L’opposition n’est pas convaincue
Face à ces annonces du gouvernement, la porte-parole conservatrice en matière d’immigration, Raquel Dancho, a dépeint ces chiffres comme une « pure fantaisie ». Elle se demande notamment comment les libéraux vont s’y prendre pour faire venir tous ces immigrants de façon sécuritaire et les intégrer dans la société canadienne.
« Il n’y a aucune chance que cela arrive. Et j’espérais vraiment entendre un plan réel de la manière dont ces questions allaient être résolues aujourd’hui. Et il n’en a pratiquement pas été question », a-t-elle déclaré.

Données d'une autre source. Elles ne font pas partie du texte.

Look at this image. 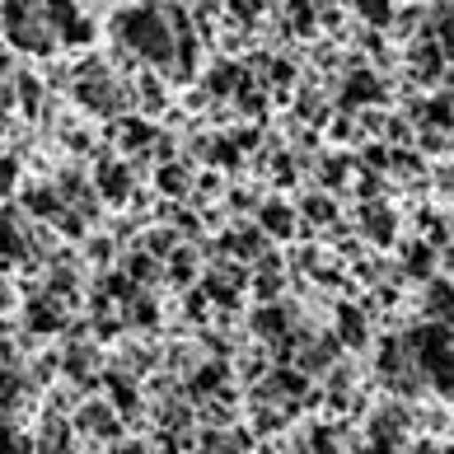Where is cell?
<instances>
[{"instance_id": "cell-1", "label": "cell", "mask_w": 454, "mask_h": 454, "mask_svg": "<svg viewBox=\"0 0 454 454\" xmlns=\"http://www.w3.org/2000/svg\"><path fill=\"white\" fill-rule=\"evenodd\" d=\"M98 183H104V197L108 201L127 197V169H117V164H104V169H98Z\"/></svg>"}, {"instance_id": "cell-2", "label": "cell", "mask_w": 454, "mask_h": 454, "mask_svg": "<svg viewBox=\"0 0 454 454\" xmlns=\"http://www.w3.org/2000/svg\"><path fill=\"white\" fill-rule=\"evenodd\" d=\"M14 90H20V98H24V113H38V104H43V94H38V75H14Z\"/></svg>"}, {"instance_id": "cell-3", "label": "cell", "mask_w": 454, "mask_h": 454, "mask_svg": "<svg viewBox=\"0 0 454 454\" xmlns=\"http://www.w3.org/2000/svg\"><path fill=\"white\" fill-rule=\"evenodd\" d=\"M131 295H137V286H131L127 277H108V300H117V305H127Z\"/></svg>"}, {"instance_id": "cell-4", "label": "cell", "mask_w": 454, "mask_h": 454, "mask_svg": "<svg viewBox=\"0 0 454 454\" xmlns=\"http://www.w3.org/2000/svg\"><path fill=\"white\" fill-rule=\"evenodd\" d=\"M117 338V318H104V324H98V342H113Z\"/></svg>"}, {"instance_id": "cell-5", "label": "cell", "mask_w": 454, "mask_h": 454, "mask_svg": "<svg viewBox=\"0 0 454 454\" xmlns=\"http://www.w3.org/2000/svg\"><path fill=\"white\" fill-rule=\"evenodd\" d=\"M0 365H14V347H10L5 333H0Z\"/></svg>"}, {"instance_id": "cell-6", "label": "cell", "mask_w": 454, "mask_h": 454, "mask_svg": "<svg viewBox=\"0 0 454 454\" xmlns=\"http://www.w3.org/2000/svg\"><path fill=\"white\" fill-rule=\"evenodd\" d=\"M10 305H14V286L0 281V309H10Z\"/></svg>"}, {"instance_id": "cell-7", "label": "cell", "mask_w": 454, "mask_h": 454, "mask_svg": "<svg viewBox=\"0 0 454 454\" xmlns=\"http://www.w3.org/2000/svg\"><path fill=\"white\" fill-rule=\"evenodd\" d=\"M113 454H145V450H141V445H137V441H122V445H117V450H113Z\"/></svg>"}]
</instances>
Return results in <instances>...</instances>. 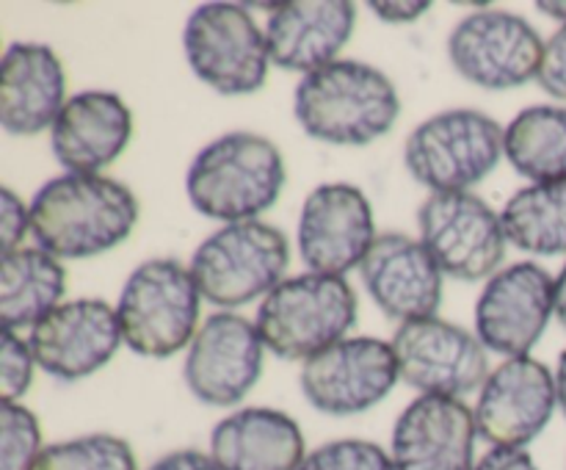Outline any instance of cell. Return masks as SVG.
Segmentation results:
<instances>
[{
    "label": "cell",
    "mask_w": 566,
    "mask_h": 470,
    "mask_svg": "<svg viewBox=\"0 0 566 470\" xmlns=\"http://www.w3.org/2000/svg\"><path fill=\"white\" fill-rule=\"evenodd\" d=\"M359 276L376 307L398 326L434 318L446 296V274L423 241L407 232H381L359 265Z\"/></svg>",
    "instance_id": "18"
},
{
    "label": "cell",
    "mask_w": 566,
    "mask_h": 470,
    "mask_svg": "<svg viewBox=\"0 0 566 470\" xmlns=\"http://www.w3.org/2000/svg\"><path fill=\"white\" fill-rule=\"evenodd\" d=\"M265 343L258 324L232 310L213 313L182 359V379L191 396L208 407H238L263 376Z\"/></svg>",
    "instance_id": "13"
},
{
    "label": "cell",
    "mask_w": 566,
    "mask_h": 470,
    "mask_svg": "<svg viewBox=\"0 0 566 470\" xmlns=\"http://www.w3.org/2000/svg\"><path fill=\"white\" fill-rule=\"evenodd\" d=\"M291 265V243L269 221H235L210 232L191 254L193 280L205 302L219 310L263 302Z\"/></svg>",
    "instance_id": "6"
},
{
    "label": "cell",
    "mask_w": 566,
    "mask_h": 470,
    "mask_svg": "<svg viewBox=\"0 0 566 470\" xmlns=\"http://www.w3.org/2000/svg\"><path fill=\"white\" fill-rule=\"evenodd\" d=\"M558 409L556 374L536 357H509L492 368L475 398V429L492 448H525Z\"/></svg>",
    "instance_id": "16"
},
{
    "label": "cell",
    "mask_w": 566,
    "mask_h": 470,
    "mask_svg": "<svg viewBox=\"0 0 566 470\" xmlns=\"http://www.w3.org/2000/svg\"><path fill=\"white\" fill-rule=\"evenodd\" d=\"M556 315V276L534 260L506 265L475 302V335L486 352L528 357Z\"/></svg>",
    "instance_id": "14"
},
{
    "label": "cell",
    "mask_w": 566,
    "mask_h": 470,
    "mask_svg": "<svg viewBox=\"0 0 566 470\" xmlns=\"http://www.w3.org/2000/svg\"><path fill=\"white\" fill-rule=\"evenodd\" d=\"M420 241L446 276L490 280L501 271L509 238L501 213L473 191L429 194L418 208Z\"/></svg>",
    "instance_id": "9"
},
{
    "label": "cell",
    "mask_w": 566,
    "mask_h": 470,
    "mask_svg": "<svg viewBox=\"0 0 566 470\" xmlns=\"http://www.w3.org/2000/svg\"><path fill=\"white\" fill-rule=\"evenodd\" d=\"M556 318L566 330V263L556 274Z\"/></svg>",
    "instance_id": "36"
},
{
    "label": "cell",
    "mask_w": 566,
    "mask_h": 470,
    "mask_svg": "<svg viewBox=\"0 0 566 470\" xmlns=\"http://www.w3.org/2000/svg\"><path fill=\"white\" fill-rule=\"evenodd\" d=\"M556 393H558V409H562L566 418V348L562 352V357H558V365H556Z\"/></svg>",
    "instance_id": "37"
},
{
    "label": "cell",
    "mask_w": 566,
    "mask_h": 470,
    "mask_svg": "<svg viewBox=\"0 0 566 470\" xmlns=\"http://www.w3.org/2000/svg\"><path fill=\"white\" fill-rule=\"evenodd\" d=\"M545 55L539 31L503 9H475L448 33V59L459 77L486 92H506L536 81Z\"/></svg>",
    "instance_id": "10"
},
{
    "label": "cell",
    "mask_w": 566,
    "mask_h": 470,
    "mask_svg": "<svg viewBox=\"0 0 566 470\" xmlns=\"http://www.w3.org/2000/svg\"><path fill=\"white\" fill-rule=\"evenodd\" d=\"M473 407L462 398L418 396L392 426L390 457L396 470H475Z\"/></svg>",
    "instance_id": "19"
},
{
    "label": "cell",
    "mask_w": 566,
    "mask_h": 470,
    "mask_svg": "<svg viewBox=\"0 0 566 470\" xmlns=\"http://www.w3.org/2000/svg\"><path fill=\"white\" fill-rule=\"evenodd\" d=\"M202 291L175 258H153L130 271L116 299L125 346L147 359H169L199 332Z\"/></svg>",
    "instance_id": "5"
},
{
    "label": "cell",
    "mask_w": 566,
    "mask_h": 470,
    "mask_svg": "<svg viewBox=\"0 0 566 470\" xmlns=\"http://www.w3.org/2000/svg\"><path fill=\"white\" fill-rule=\"evenodd\" d=\"M208 453L221 470H298L307 442L282 409L241 407L213 426Z\"/></svg>",
    "instance_id": "23"
},
{
    "label": "cell",
    "mask_w": 566,
    "mask_h": 470,
    "mask_svg": "<svg viewBox=\"0 0 566 470\" xmlns=\"http://www.w3.org/2000/svg\"><path fill=\"white\" fill-rule=\"evenodd\" d=\"M506 127L479 108H448L403 142V166L431 194L470 191L497 169Z\"/></svg>",
    "instance_id": "7"
},
{
    "label": "cell",
    "mask_w": 566,
    "mask_h": 470,
    "mask_svg": "<svg viewBox=\"0 0 566 470\" xmlns=\"http://www.w3.org/2000/svg\"><path fill=\"white\" fill-rule=\"evenodd\" d=\"M33 359L59 382H81L111 363L125 343L116 307L105 299L61 302L28 332Z\"/></svg>",
    "instance_id": "17"
},
{
    "label": "cell",
    "mask_w": 566,
    "mask_h": 470,
    "mask_svg": "<svg viewBox=\"0 0 566 470\" xmlns=\"http://www.w3.org/2000/svg\"><path fill=\"white\" fill-rule=\"evenodd\" d=\"M147 470H221L208 451L199 448H177L155 459Z\"/></svg>",
    "instance_id": "35"
},
{
    "label": "cell",
    "mask_w": 566,
    "mask_h": 470,
    "mask_svg": "<svg viewBox=\"0 0 566 470\" xmlns=\"http://www.w3.org/2000/svg\"><path fill=\"white\" fill-rule=\"evenodd\" d=\"M280 147L252 130H230L205 144L186 171L188 202L205 219L235 224L271 210L285 188Z\"/></svg>",
    "instance_id": "3"
},
{
    "label": "cell",
    "mask_w": 566,
    "mask_h": 470,
    "mask_svg": "<svg viewBox=\"0 0 566 470\" xmlns=\"http://www.w3.org/2000/svg\"><path fill=\"white\" fill-rule=\"evenodd\" d=\"M293 114L302 130L332 147H365L401 116L396 83L368 61L337 59L296 83Z\"/></svg>",
    "instance_id": "2"
},
{
    "label": "cell",
    "mask_w": 566,
    "mask_h": 470,
    "mask_svg": "<svg viewBox=\"0 0 566 470\" xmlns=\"http://www.w3.org/2000/svg\"><path fill=\"white\" fill-rule=\"evenodd\" d=\"M31 470H138L130 442L108 431L48 442Z\"/></svg>",
    "instance_id": "27"
},
{
    "label": "cell",
    "mask_w": 566,
    "mask_h": 470,
    "mask_svg": "<svg viewBox=\"0 0 566 470\" xmlns=\"http://www.w3.org/2000/svg\"><path fill=\"white\" fill-rule=\"evenodd\" d=\"M133 111L108 88H86L66 100L50 127V149L70 175H99L127 149Z\"/></svg>",
    "instance_id": "20"
},
{
    "label": "cell",
    "mask_w": 566,
    "mask_h": 470,
    "mask_svg": "<svg viewBox=\"0 0 566 470\" xmlns=\"http://www.w3.org/2000/svg\"><path fill=\"white\" fill-rule=\"evenodd\" d=\"M28 232H31V205L22 202L14 188H0V249L3 254L22 249Z\"/></svg>",
    "instance_id": "31"
},
{
    "label": "cell",
    "mask_w": 566,
    "mask_h": 470,
    "mask_svg": "<svg viewBox=\"0 0 566 470\" xmlns=\"http://www.w3.org/2000/svg\"><path fill=\"white\" fill-rule=\"evenodd\" d=\"M66 293V271L59 258L39 247H22L0 260V326L31 332L53 313Z\"/></svg>",
    "instance_id": "24"
},
{
    "label": "cell",
    "mask_w": 566,
    "mask_h": 470,
    "mask_svg": "<svg viewBox=\"0 0 566 470\" xmlns=\"http://www.w3.org/2000/svg\"><path fill=\"white\" fill-rule=\"evenodd\" d=\"M31 236L59 260H88L133 236L142 216L138 197L105 175L50 177L31 202Z\"/></svg>",
    "instance_id": "1"
},
{
    "label": "cell",
    "mask_w": 566,
    "mask_h": 470,
    "mask_svg": "<svg viewBox=\"0 0 566 470\" xmlns=\"http://www.w3.org/2000/svg\"><path fill=\"white\" fill-rule=\"evenodd\" d=\"M298 470H396L392 457L379 442L363 437H343L313 448Z\"/></svg>",
    "instance_id": "29"
},
{
    "label": "cell",
    "mask_w": 566,
    "mask_h": 470,
    "mask_svg": "<svg viewBox=\"0 0 566 470\" xmlns=\"http://www.w3.org/2000/svg\"><path fill=\"white\" fill-rule=\"evenodd\" d=\"M357 313V293L343 276L304 271L285 276L260 302L254 324L265 352L291 363H307L324 348L346 341Z\"/></svg>",
    "instance_id": "4"
},
{
    "label": "cell",
    "mask_w": 566,
    "mask_h": 470,
    "mask_svg": "<svg viewBox=\"0 0 566 470\" xmlns=\"http://www.w3.org/2000/svg\"><path fill=\"white\" fill-rule=\"evenodd\" d=\"M42 448L36 415L22 401L0 404V470H31Z\"/></svg>",
    "instance_id": "28"
},
{
    "label": "cell",
    "mask_w": 566,
    "mask_h": 470,
    "mask_svg": "<svg viewBox=\"0 0 566 470\" xmlns=\"http://www.w3.org/2000/svg\"><path fill=\"white\" fill-rule=\"evenodd\" d=\"M368 9L374 11L376 20L390 22V25H407V22L420 20L429 14V0H370Z\"/></svg>",
    "instance_id": "33"
},
{
    "label": "cell",
    "mask_w": 566,
    "mask_h": 470,
    "mask_svg": "<svg viewBox=\"0 0 566 470\" xmlns=\"http://www.w3.org/2000/svg\"><path fill=\"white\" fill-rule=\"evenodd\" d=\"M357 28V6L348 0H293L269 11L265 42L271 64L287 72H318L337 61Z\"/></svg>",
    "instance_id": "21"
},
{
    "label": "cell",
    "mask_w": 566,
    "mask_h": 470,
    "mask_svg": "<svg viewBox=\"0 0 566 470\" xmlns=\"http://www.w3.org/2000/svg\"><path fill=\"white\" fill-rule=\"evenodd\" d=\"M536 9H539L545 17H553V20H558L562 25L566 22V3H562V0H553V3L542 0V3H536Z\"/></svg>",
    "instance_id": "38"
},
{
    "label": "cell",
    "mask_w": 566,
    "mask_h": 470,
    "mask_svg": "<svg viewBox=\"0 0 566 470\" xmlns=\"http://www.w3.org/2000/svg\"><path fill=\"white\" fill-rule=\"evenodd\" d=\"M31 343L20 332H3L0 341V398L3 401H22L31 390L33 370H36Z\"/></svg>",
    "instance_id": "30"
},
{
    "label": "cell",
    "mask_w": 566,
    "mask_h": 470,
    "mask_svg": "<svg viewBox=\"0 0 566 470\" xmlns=\"http://www.w3.org/2000/svg\"><path fill=\"white\" fill-rule=\"evenodd\" d=\"M398 370L418 396L462 398L490 379V352L475 332L442 318L401 324L392 335Z\"/></svg>",
    "instance_id": "11"
},
{
    "label": "cell",
    "mask_w": 566,
    "mask_h": 470,
    "mask_svg": "<svg viewBox=\"0 0 566 470\" xmlns=\"http://www.w3.org/2000/svg\"><path fill=\"white\" fill-rule=\"evenodd\" d=\"M182 53L197 81L224 97L254 94L269 81V42L249 6H197L182 28Z\"/></svg>",
    "instance_id": "8"
},
{
    "label": "cell",
    "mask_w": 566,
    "mask_h": 470,
    "mask_svg": "<svg viewBox=\"0 0 566 470\" xmlns=\"http://www.w3.org/2000/svg\"><path fill=\"white\" fill-rule=\"evenodd\" d=\"M401 379L396 352L381 337H346L302 365L298 385L318 412L352 418L385 401Z\"/></svg>",
    "instance_id": "12"
},
{
    "label": "cell",
    "mask_w": 566,
    "mask_h": 470,
    "mask_svg": "<svg viewBox=\"0 0 566 470\" xmlns=\"http://www.w3.org/2000/svg\"><path fill=\"white\" fill-rule=\"evenodd\" d=\"M536 83L553 100L566 103V22L545 42V55H542Z\"/></svg>",
    "instance_id": "32"
},
{
    "label": "cell",
    "mask_w": 566,
    "mask_h": 470,
    "mask_svg": "<svg viewBox=\"0 0 566 470\" xmlns=\"http://www.w3.org/2000/svg\"><path fill=\"white\" fill-rule=\"evenodd\" d=\"M66 72L59 53L42 42H14L0 61V125L9 136L50 130L66 105Z\"/></svg>",
    "instance_id": "22"
},
{
    "label": "cell",
    "mask_w": 566,
    "mask_h": 470,
    "mask_svg": "<svg viewBox=\"0 0 566 470\" xmlns=\"http://www.w3.org/2000/svg\"><path fill=\"white\" fill-rule=\"evenodd\" d=\"M503 149L531 186L566 182V105H531L506 127Z\"/></svg>",
    "instance_id": "25"
},
{
    "label": "cell",
    "mask_w": 566,
    "mask_h": 470,
    "mask_svg": "<svg viewBox=\"0 0 566 470\" xmlns=\"http://www.w3.org/2000/svg\"><path fill=\"white\" fill-rule=\"evenodd\" d=\"M512 247L536 258L566 254V182L525 186L501 210Z\"/></svg>",
    "instance_id": "26"
},
{
    "label": "cell",
    "mask_w": 566,
    "mask_h": 470,
    "mask_svg": "<svg viewBox=\"0 0 566 470\" xmlns=\"http://www.w3.org/2000/svg\"><path fill=\"white\" fill-rule=\"evenodd\" d=\"M475 470H539V464L525 448H490L479 457Z\"/></svg>",
    "instance_id": "34"
},
{
    "label": "cell",
    "mask_w": 566,
    "mask_h": 470,
    "mask_svg": "<svg viewBox=\"0 0 566 470\" xmlns=\"http://www.w3.org/2000/svg\"><path fill=\"white\" fill-rule=\"evenodd\" d=\"M374 208L352 182H321L298 210L296 243L307 271L346 276L359 269L376 243Z\"/></svg>",
    "instance_id": "15"
}]
</instances>
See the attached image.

La députée a notamment critiqué le retard des autorités quant à la mise en place de tests rapides pour la COVID-19.
De son côté, la critique du Nouveau Parti démocratique (NPD) en matière d’immigration, Jenny Kwan, se questionne sur le traitement des demandes de résidence permanente déjà en cours.
« Avec plus de six mois de demandes dont le traitement a été complètement arrêté, il n’y aura pas de pénurie de demandes à traiter l’année prochaine », a-t-elle dit, ajoutant que le département de l’immigration doit disposer d’une augmentation significative de ses ressources pour faire face à l’arriéré.
Mme Kwan a ajouté que le Canada devrait également accorder le statut de résident permanent aux personnes qui le souhaitent et qui se trouvent déjà dans le pays, comme les travailleurs étrangers temporaires et les étudiants internationaux ayant des offres d’emploi.
Avec les informations de CBC News et Reuters.